__Exercise__
Find, in the records below, the line that contains "planta medicinal Salvia" and the line that contains "labradoodle after its". Copy those two lines and everything between them exactly, but not the pictures.

Top of Exercise input

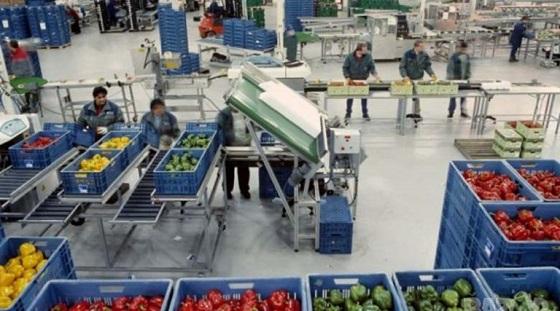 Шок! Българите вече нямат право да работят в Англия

Bottom of Exercise input
Top of Exercise input

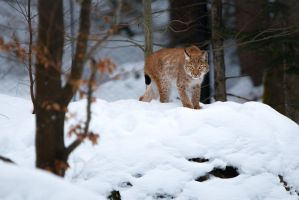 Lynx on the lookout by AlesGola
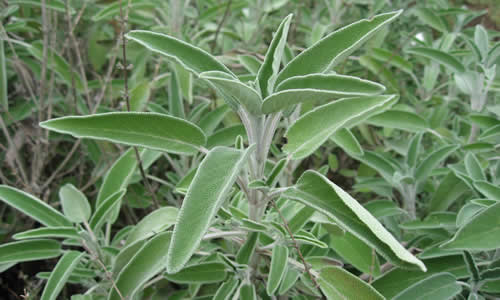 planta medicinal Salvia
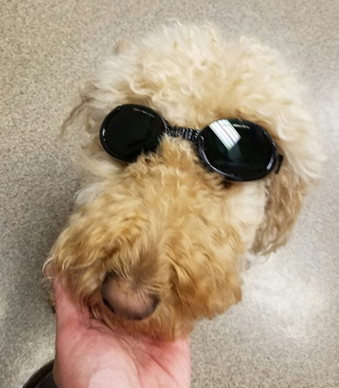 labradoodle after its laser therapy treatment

Bottom of Exercise input

__Response to this task__
 planta medicinal Salvia
 labradoodle after its laser therapy treatment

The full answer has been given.